What is required. Beginning at the line that contains "MINI COOPER S", reproduce the entries below exactly, ending with the line that contains "Lot 55 - Two". Omit each picture.

[Opening Source material section]

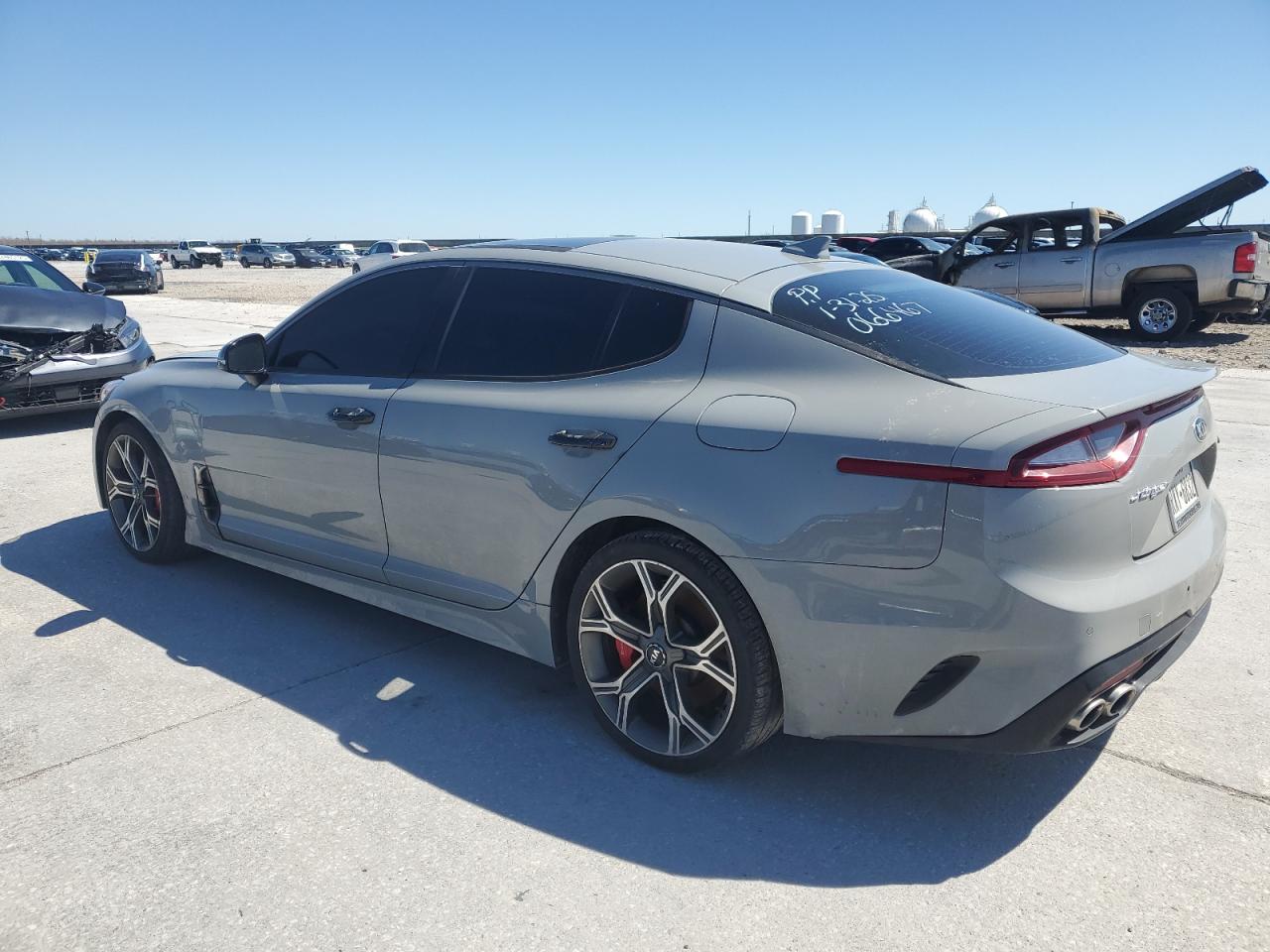 2019 Kia Stinger - Image 2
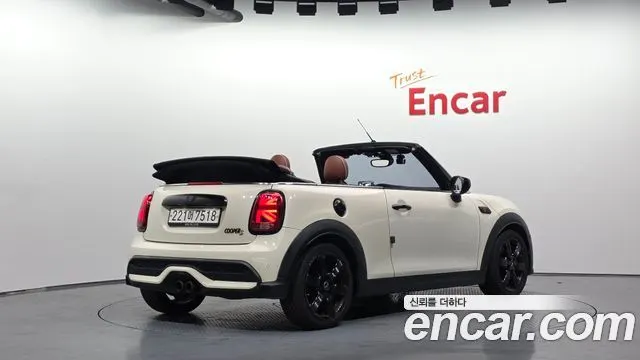 MINI COOPER S CONVERTIBLE — из Кореи под ключ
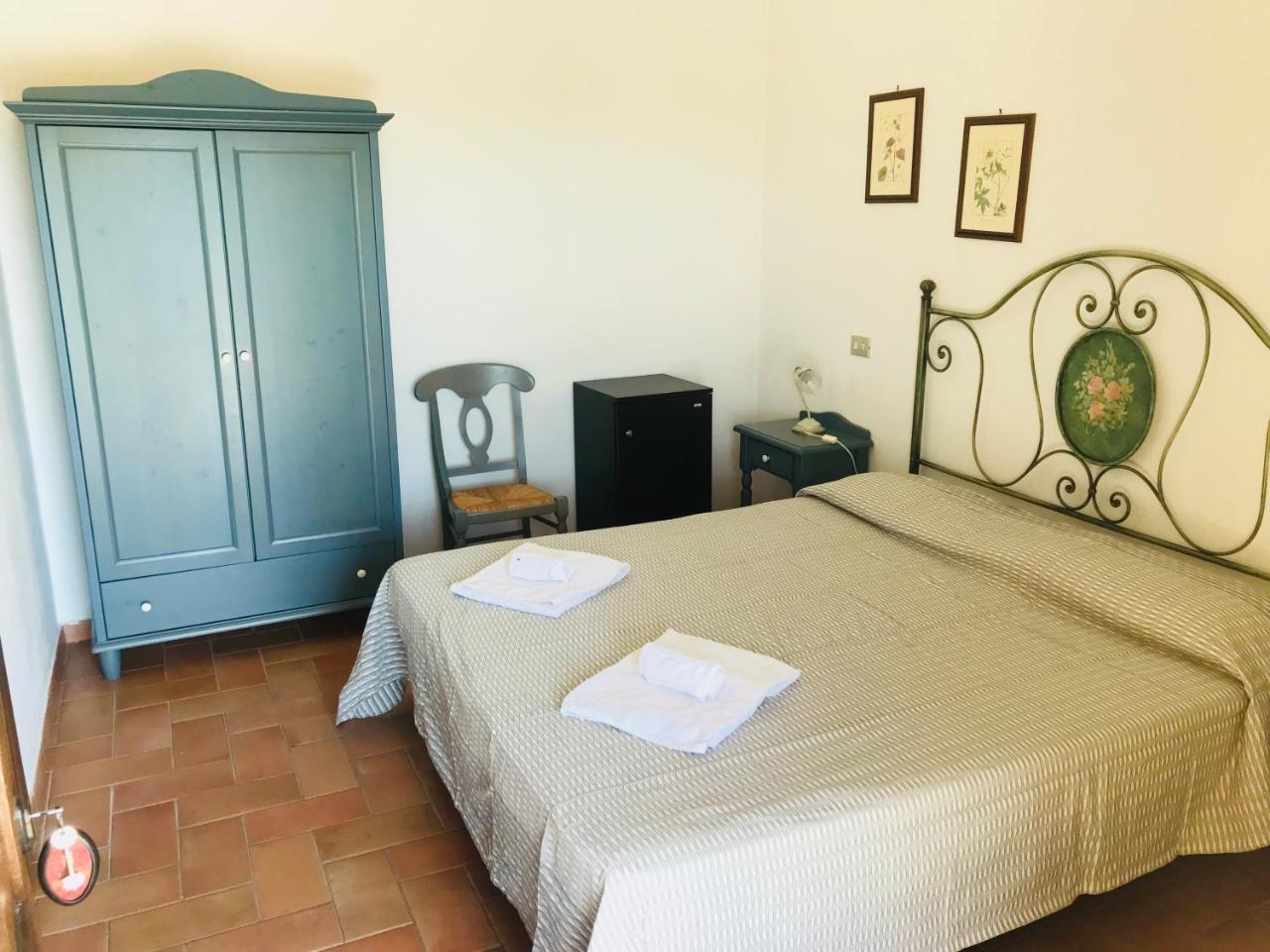 Castello Cortevecchio Γκούμπιο Εξωτερικό φωτογραφία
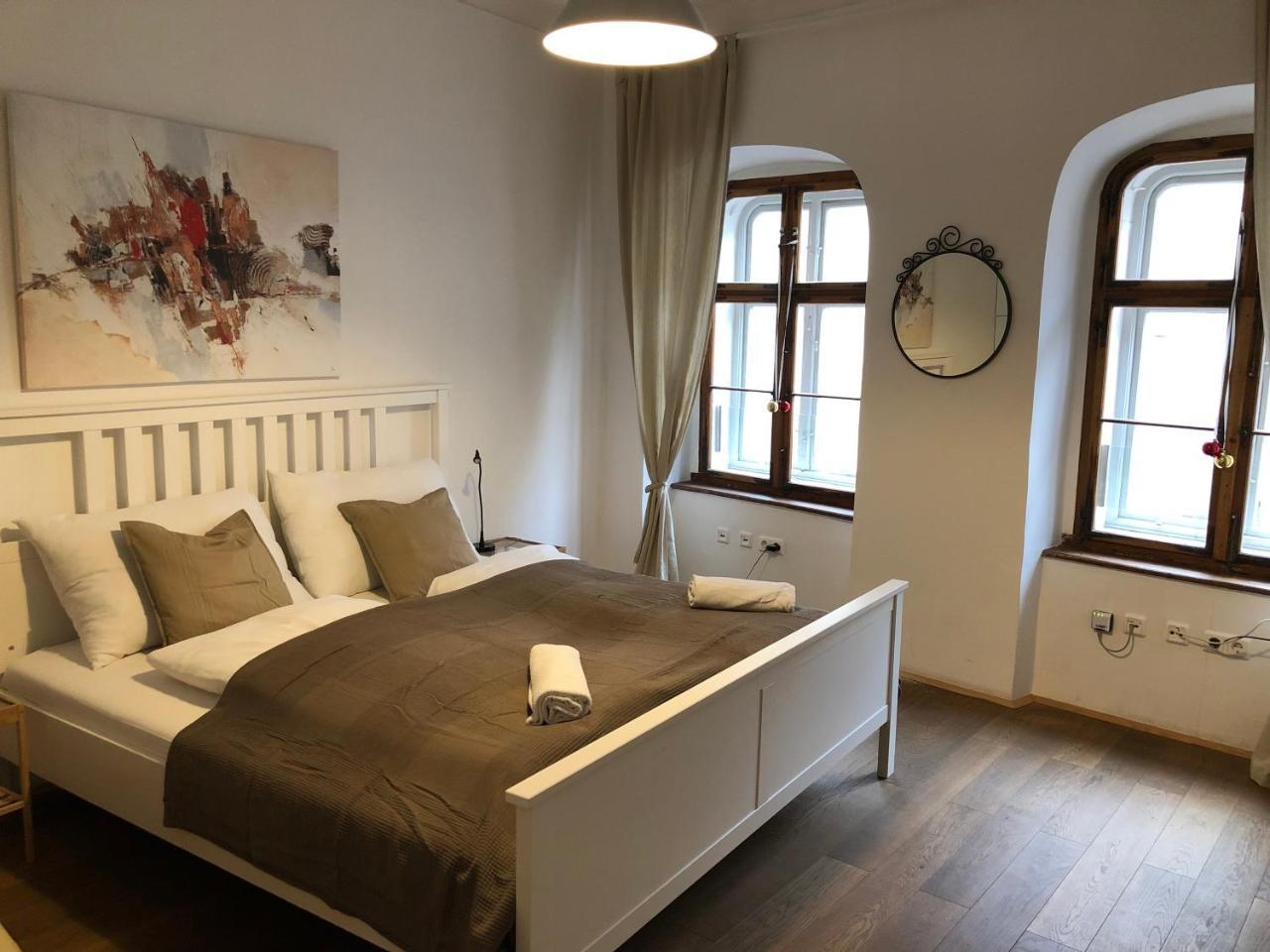 Boutique Hostel Zum Goldenen Kegel Wien Eksteriør billede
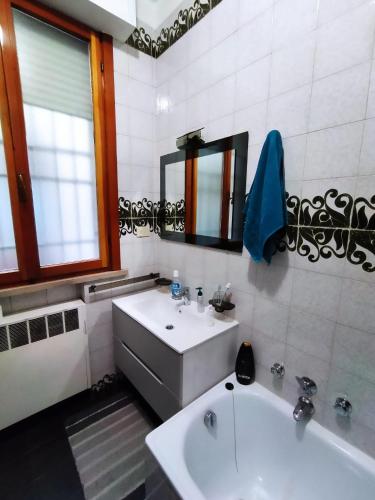 un bagno con lavandino e vasca da bagno di Arcobaleno a Ferrara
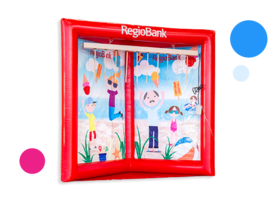 E' possibile richiedere attrazioni e giochi con loghi o giochi completamente propri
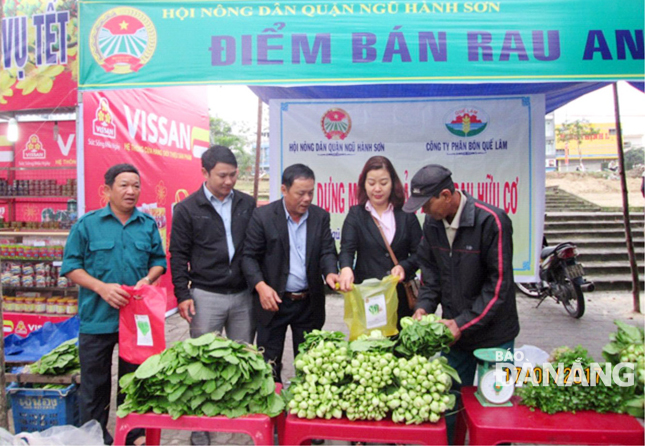 Hội Nông dân quận Ngũ Hành Sơn hỗ trợ hội viên điểm bán rau an toàn.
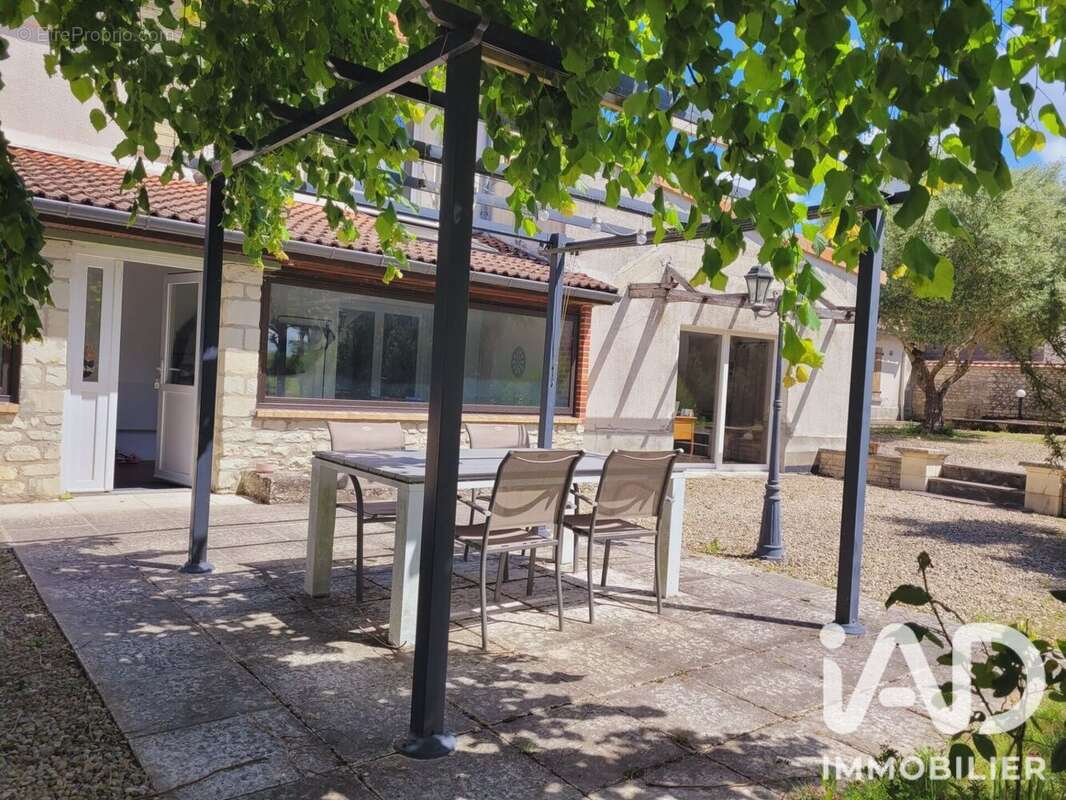 Maison 210 m² à Serigny  - photo 4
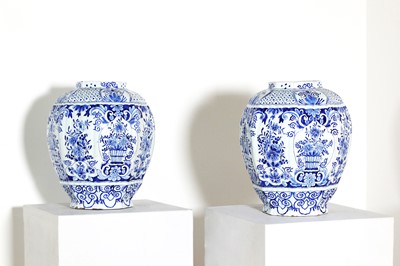 Lot 55 - Two pairs of delftware blue and white vases
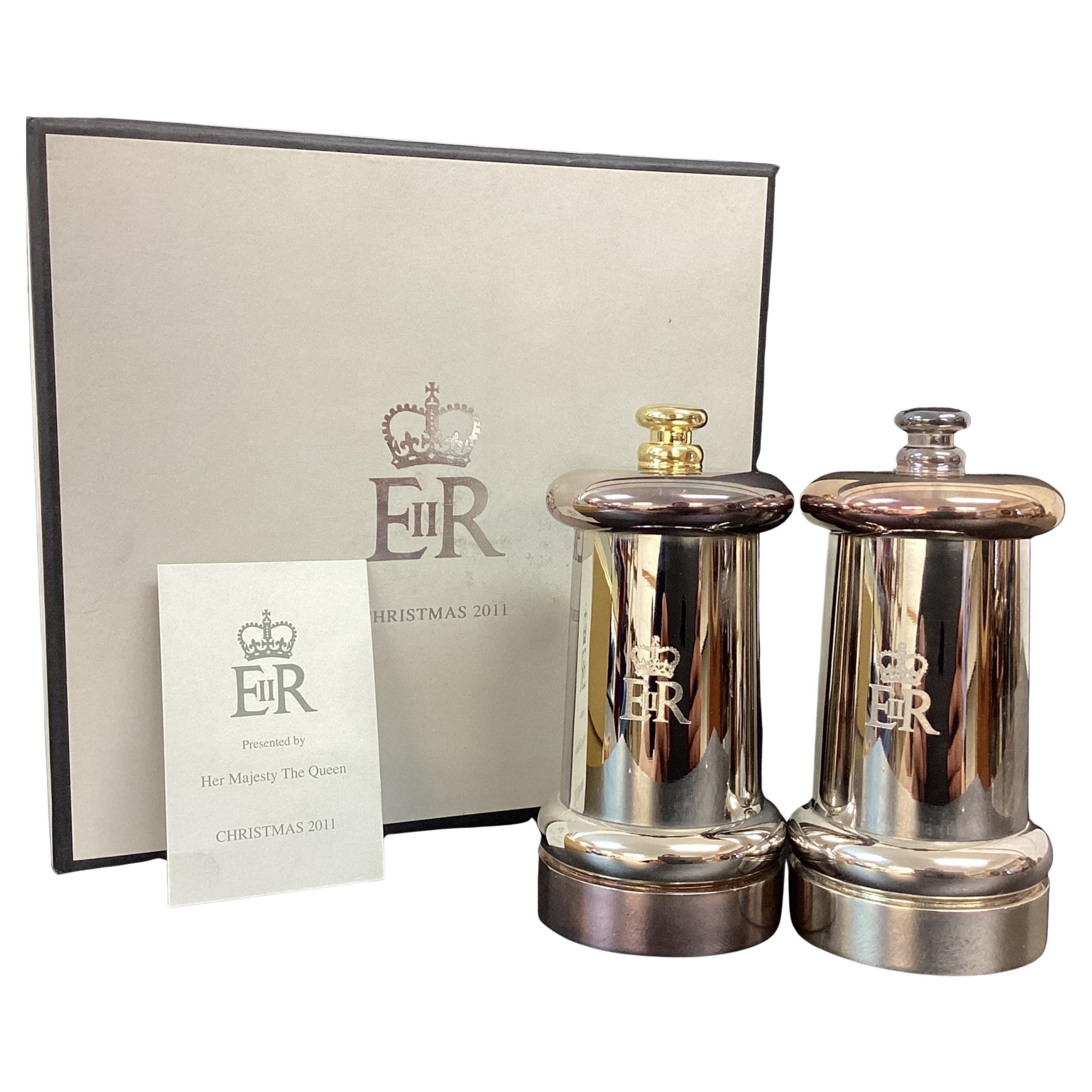 par de molinillos de sal y pimienta plateados Regalo de la Casa Real Reina Isabel II en venta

[Closing Source material section]

Response to the exercise.
 MINI COOPER S CONVERTIBLE — из Кореи под ключ
 Castello Cortevecchio Γκούμπιο Εξωτερικό φωτογραφία
 Boutique Hostel Zum Goldenen Kegel Wien Eksteriør billede
 un bagno con lavandino e vasca da bagno di Arcobaleno a Ferrara
 E' possibile richiedere attrazioni e giochi con loghi o giochi completamente propri
 Hội Nông dân quận Ngũ Hành Sơn hỗ trợ hội viên điểm bán rau an toàn.
 Maison 210 m² à Serigny  - photo 4
 Lot 55 - Two pairs of delftware blue and white vases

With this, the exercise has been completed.